Archaeologist Onder Bilgi has been excavating the site of Ikiztepe, Samsun, in northern Turkey for some 37 years now. The Bronze Age inhabitants lived in hard-to-excavate log houses with courtyards and ovens at the front and the village was home to perhaps 300 inhabitants at its peak between 3200 and 2100 BCE. They were evidently skilled metalworkers, since finds include tools, jewellery, religious symbols and weapons; in fact, according to Bilgi, the villagers may sometimes have had to fight their neighbours for access to sources of copper located in mines in nearby mountains.
     At the nearby cemetery, 14 of the 700 excavated skulls show cut marks that could only have been made with a very sharp tool.

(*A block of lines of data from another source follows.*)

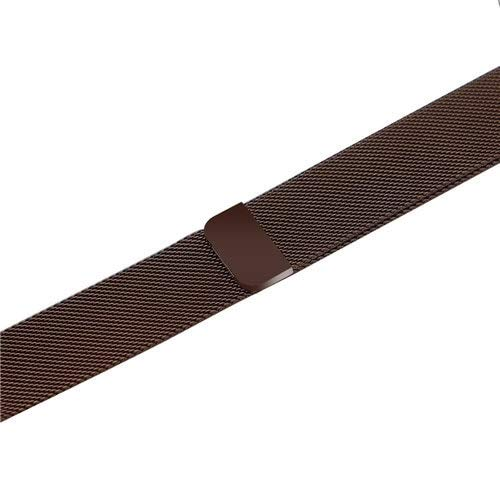 Stainless Steel Milanese Strap Band with Magnetic Closure Compatible with iWatch Series 1/2/3/4 (42 MM, Brown)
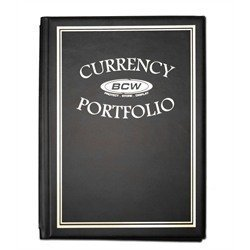 BCW Currency Portfolio Album for USA and World Paper Money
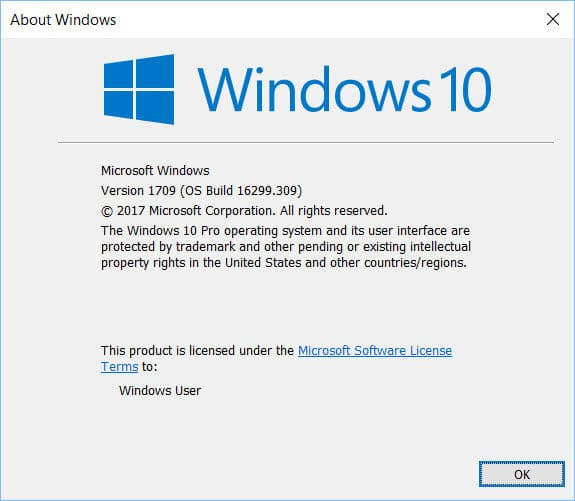 Windows 10 Spring Creators Update Release Date and New Features 1
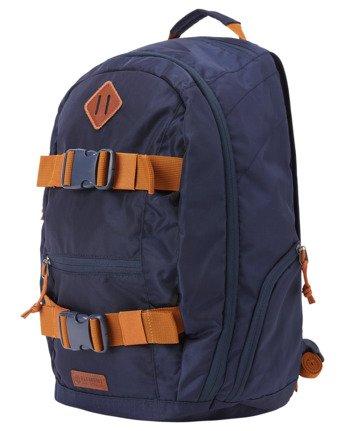 1 Mohave Venture Backpack  ALYBP00117 Element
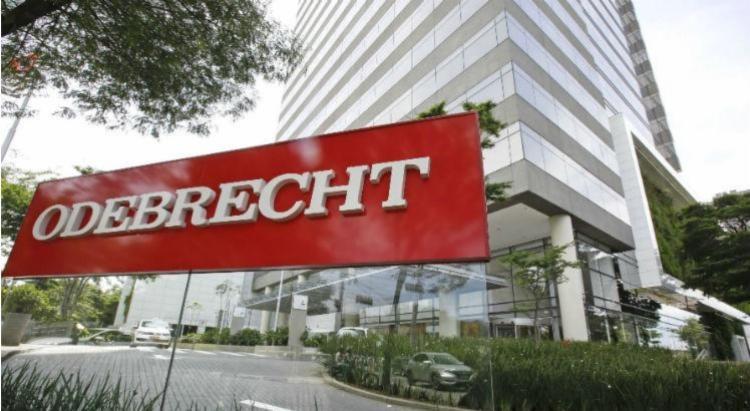 Com melhorias significativas no ambiente de controle da empresa, a Odebrecht é, atualmente, uma empresa diferente | Foto: AFP - Foto: AFP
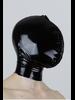 Latex101 Enclosed latex hood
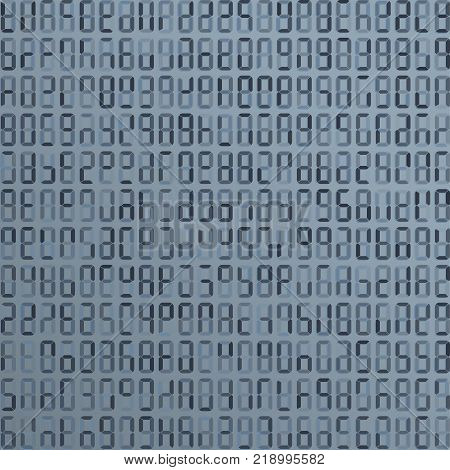 Blue alien, incomprehensible computer code. Abstract background. Hacker attack. Generated computer code concept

Bilgi suspects the two obsidian blades recently found near a circular clay platform that could have had some religious or ceremonial function. The blades are 4 cm long and must have been imported since obsidian, a kind of volcanic glass that produces extremely sharp cutting surfaces when fractured, is not found locally.
     The cut marks show that a rectangular opening was made through into the skull and Bilgi suggests reasons why such procedures may have been performed. The treatment of head injuries could be one reason, while relieving the pressure from brain haemorrhages and cancer, both indicated by traces on the inside of skulls, would be another. Bilgi also notes that "patients lived at least two to three years after surgery, because the skull has tried to close the wound."
     The painstaking excavation of the site, carried out with small tools such as brioches and spatulas, will continue.